* [STATED TASK]:
Copy out the listing word for word, starting with the line that contains "Comparing the tree" and going on through the end of the listing, and leave out any pictures.

Excerpts from a spatial reasoning dataset:
****************
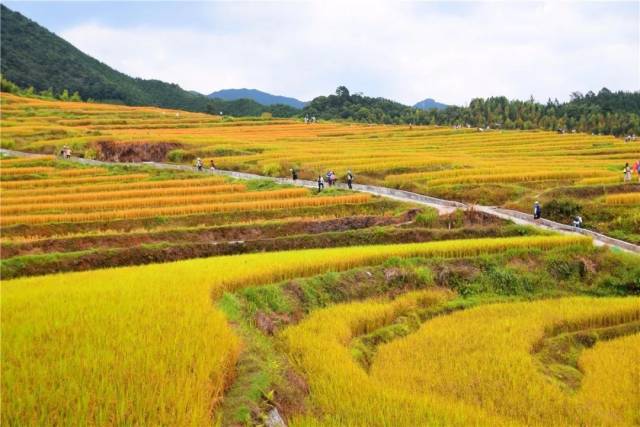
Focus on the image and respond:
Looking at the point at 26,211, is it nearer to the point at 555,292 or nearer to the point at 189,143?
the point at 189,143

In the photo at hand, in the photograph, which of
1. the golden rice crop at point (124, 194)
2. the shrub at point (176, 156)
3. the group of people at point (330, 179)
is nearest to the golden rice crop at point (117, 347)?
the golden rice crop at point (124, 194)

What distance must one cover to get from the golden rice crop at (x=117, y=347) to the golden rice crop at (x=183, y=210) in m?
9.02

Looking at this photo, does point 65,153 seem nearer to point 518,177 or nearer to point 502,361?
point 518,177

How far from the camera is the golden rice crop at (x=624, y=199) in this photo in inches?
852

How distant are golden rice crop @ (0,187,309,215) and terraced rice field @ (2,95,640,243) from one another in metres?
5.62

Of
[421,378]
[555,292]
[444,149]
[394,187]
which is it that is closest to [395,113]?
[444,149]

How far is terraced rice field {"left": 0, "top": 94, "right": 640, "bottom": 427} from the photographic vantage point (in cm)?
642

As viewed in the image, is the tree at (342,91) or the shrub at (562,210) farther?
the tree at (342,91)

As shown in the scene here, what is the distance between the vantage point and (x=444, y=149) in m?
44.9

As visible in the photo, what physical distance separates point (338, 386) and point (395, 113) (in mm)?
93129

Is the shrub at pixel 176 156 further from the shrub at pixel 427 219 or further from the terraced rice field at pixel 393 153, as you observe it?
the shrub at pixel 427 219

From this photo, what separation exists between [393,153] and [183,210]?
20002 millimetres

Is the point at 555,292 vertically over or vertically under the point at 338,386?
under

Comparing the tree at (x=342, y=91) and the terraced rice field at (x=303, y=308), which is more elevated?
the tree at (x=342, y=91)
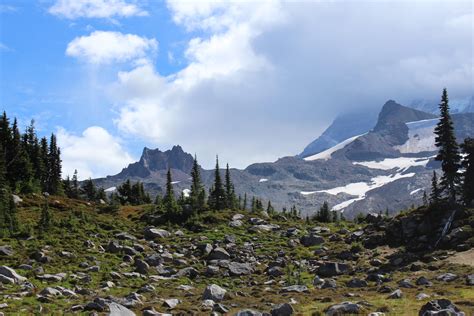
****************
* [FINISHED TASK]:
Comparing the tree at (x=342, y=91) and the terraced rice field at (x=303, y=308), which is more elevated?
the tree at (x=342, y=91)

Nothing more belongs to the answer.